» Problem requirements
Update these lines by replacing "black riot helmet" with "dark riot helmet" wherever it appears, and leave everything else unchanged.

%%

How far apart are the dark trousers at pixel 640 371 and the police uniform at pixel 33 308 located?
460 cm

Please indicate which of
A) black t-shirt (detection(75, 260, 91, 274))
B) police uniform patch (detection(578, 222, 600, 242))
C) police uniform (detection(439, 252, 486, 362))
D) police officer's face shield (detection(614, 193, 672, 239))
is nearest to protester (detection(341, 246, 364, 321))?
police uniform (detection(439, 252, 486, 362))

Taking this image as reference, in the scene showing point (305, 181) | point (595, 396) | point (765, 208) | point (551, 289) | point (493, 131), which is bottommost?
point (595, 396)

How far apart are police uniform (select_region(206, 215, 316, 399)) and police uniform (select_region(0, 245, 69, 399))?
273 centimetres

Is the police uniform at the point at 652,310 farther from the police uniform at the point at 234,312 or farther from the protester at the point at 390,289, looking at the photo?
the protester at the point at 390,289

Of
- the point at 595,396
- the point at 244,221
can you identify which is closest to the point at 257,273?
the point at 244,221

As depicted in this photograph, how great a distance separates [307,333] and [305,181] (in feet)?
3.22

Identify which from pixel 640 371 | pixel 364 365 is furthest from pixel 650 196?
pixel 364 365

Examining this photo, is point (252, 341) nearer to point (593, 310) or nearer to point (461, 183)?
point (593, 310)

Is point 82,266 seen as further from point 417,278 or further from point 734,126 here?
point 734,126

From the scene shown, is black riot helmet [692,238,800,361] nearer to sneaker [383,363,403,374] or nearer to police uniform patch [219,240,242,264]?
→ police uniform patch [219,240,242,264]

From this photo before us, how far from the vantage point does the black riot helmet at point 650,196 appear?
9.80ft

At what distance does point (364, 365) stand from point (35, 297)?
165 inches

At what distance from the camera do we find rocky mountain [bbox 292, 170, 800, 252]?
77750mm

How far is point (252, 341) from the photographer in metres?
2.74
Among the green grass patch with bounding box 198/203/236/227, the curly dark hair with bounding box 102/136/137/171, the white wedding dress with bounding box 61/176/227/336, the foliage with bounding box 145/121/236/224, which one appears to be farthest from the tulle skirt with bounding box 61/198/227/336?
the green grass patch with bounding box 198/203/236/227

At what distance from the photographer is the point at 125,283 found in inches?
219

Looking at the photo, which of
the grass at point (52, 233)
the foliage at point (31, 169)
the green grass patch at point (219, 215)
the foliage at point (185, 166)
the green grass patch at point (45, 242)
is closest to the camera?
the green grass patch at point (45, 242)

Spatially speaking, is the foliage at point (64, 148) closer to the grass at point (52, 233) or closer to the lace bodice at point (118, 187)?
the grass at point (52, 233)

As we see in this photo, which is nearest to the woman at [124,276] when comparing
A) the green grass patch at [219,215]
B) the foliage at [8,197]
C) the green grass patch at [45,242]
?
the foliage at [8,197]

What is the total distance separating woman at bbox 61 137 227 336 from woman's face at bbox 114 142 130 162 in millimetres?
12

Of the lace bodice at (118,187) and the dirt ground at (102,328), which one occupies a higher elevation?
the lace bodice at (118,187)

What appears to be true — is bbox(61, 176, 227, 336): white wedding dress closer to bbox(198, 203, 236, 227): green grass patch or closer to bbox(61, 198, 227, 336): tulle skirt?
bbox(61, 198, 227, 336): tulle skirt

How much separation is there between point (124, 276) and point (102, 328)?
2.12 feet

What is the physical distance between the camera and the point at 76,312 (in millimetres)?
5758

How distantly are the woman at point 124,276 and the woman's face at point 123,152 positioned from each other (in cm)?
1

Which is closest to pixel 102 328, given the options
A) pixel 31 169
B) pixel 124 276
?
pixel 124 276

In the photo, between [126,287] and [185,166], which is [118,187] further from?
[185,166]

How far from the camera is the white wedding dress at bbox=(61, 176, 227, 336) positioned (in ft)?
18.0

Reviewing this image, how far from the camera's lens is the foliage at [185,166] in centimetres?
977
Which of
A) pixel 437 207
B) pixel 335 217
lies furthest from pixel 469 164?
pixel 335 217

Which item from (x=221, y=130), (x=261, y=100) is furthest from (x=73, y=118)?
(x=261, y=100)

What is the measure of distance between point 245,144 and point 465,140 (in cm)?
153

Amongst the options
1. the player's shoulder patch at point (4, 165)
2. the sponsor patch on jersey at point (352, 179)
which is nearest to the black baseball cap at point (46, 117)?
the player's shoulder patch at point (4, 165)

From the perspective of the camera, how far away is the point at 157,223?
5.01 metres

%%

» Complete response
How far apart are the dark trousers at pixel 640 371 and the police uniform at pixel 33 308 located?
460 cm

Please indicate which of
A) black t-shirt (detection(75, 260, 91, 274))
B) police uniform patch (detection(578, 222, 600, 242))
C) police uniform (detection(439, 252, 486, 362))
D) police officer's face shield (detection(614, 193, 672, 239))
is nearest to protester (detection(341, 246, 364, 321))?
police uniform (detection(439, 252, 486, 362))

Taking this image as reference, in the scene showing point (305, 181) | point (595, 396) | point (765, 208) | point (551, 289) | point (493, 131), which is bottommost?
point (595, 396)

How far apart are police uniform (select_region(206, 215, 316, 399)) and police uniform (select_region(0, 245, 69, 399))?
273 centimetres

Is the police uniform at the point at 652,310 farther from the police uniform at the point at 234,312 or farther from the protester at the point at 390,289, looking at the photo?
the protester at the point at 390,289

Of
- the point at 595,396
- the point at 244,221
can you identify which is closest to the point at 257,273?
the point at 244,221

As depicted in this photograph, how great a distance separates [307,333] and [305,181] (in feet)?
3.22

Identify which from pixel 640 371 | pixel 364 365 is furthest from pixel 650 196?
pixel 364 365

Examining this photo, is point (252, 341) nearer to point (593, 310) or nearer to point (461, 183)?
point (593, 310)

Is point 82,266 seen as further from point 417,278 or further from point 734,126 here?
point 734,126

From the scene shown, is dark riot helmet [692,238,800,361] nearer to sneaker [383,363,403,374] or nearer to police uniform patch [219,240,242,264]?
→ police uniform patch [219,240,242,264]

From this photo before us, how far from the vantage point does the dark riot helmet at point 650,196 appear?
9.80ft

At what distance does point (364, 365) stand from point (35, 297)?
165 inches

At what distance from the camera do we find rocky mountain [bbox 292, 170, 800, 252]?
77750mm

How far is point (252, 341) from the photographer in metres?
2.74
Among the green grass patch with bounding box 198/203/236/227, the curly dark hair with bounding box 102/136/137/171, the white wedding dress with bounding box 61/176/227/336, the foliage with bounding box 145/121/236/224, which one appears to be farthest from the tulle skirt with bounding box 61/198/227/336?
the green grass patch with bounding box 198/203/236/227

At what distance from the photographer is the point at 125,283 found in inches?
219

Looking at the photo, which of
the grass at point (52, 233)
the foliage at point (31, 169)
the green grass patch at point (219, 215)
the foliage at point (185, 166)
the green grass patch at point (45, 242)
is closest to the camera?
the green grass patch at point (45, 242)

Spatially speaking, is the foliage at point (64, 148) closer to the grass at point (52, 233) or closer to the lace bodice at point (118, 187)?
the grass at point (52, 233)

As we see in this photo, which is nearest to the woman at [124,276] when comparing
A) the green grass patch at [219,215]
B) the foliage at [8,197]
C) the green grass patch at [45,242]
?
the foliage at [8,197]

What is the total distance separating woman at bbox 61 137 227 336 from woman's face at bbox 114 142 130 162 in millimetres?
12

Of the lace bodice at (118,187) and the dirt ground at (102,328), which one occupies a higher elevation?
the lace bodice at (118,187)

What appears to be true — is bbox(61, 176, 227, 336): white wedding dress closer to bbox(198, 203, 236, 227): green grass patch or closer to bbox(61, 198, 227, 336): tulle skirt?
bbox(61, 198, 227, 336): tulle skirt

How much separation is there between point (124, 276) and point (102, 328)?
2.12 feet

What is the physical distance between the camera and the point at 76,312 (in millimetres)?
5758

How distantly are the woman at point 124,276 and the woman's face at point 123,152 positioned from each other (in cm)?
1

Which is closest to pixel 102 328, given the options
A) pixel 31 169
B) pixel 124 276
?
pixel 124 276

In the photo, between [126,287] and [185,166], which is [118,187] further from?
[185,166]

How far from the camera is the white wedding dress at bbox=(61, 176, 227, 336) positioned (in ft)?
18.0

Reviewing this image, how far from the camera's lens is the foliage at [185,166] in centimetres?
977
Which of
A) pixel 437 207
B) pixel 335 217
lies furthest from pixel 469 164?
pixel 335 217

Which item from (x=221, y=130), (x=261, y=100) is furthest from (x=73, y=118)?
(x=261, y=100)

What is the measure of distance between point 245,144 and point 465,140 (in cm)?
153

Amongst the options
1. the player's shoulder patch at point (4, 165)
2. the sponsor patch on jersey at point (352, 179)
which is nearest to the black baseball cap at point (46, 117)?
the player's shoulder patch at point (4, 165)

From the perspective of the camera, how far away is the point at 157,223?
5.01 metres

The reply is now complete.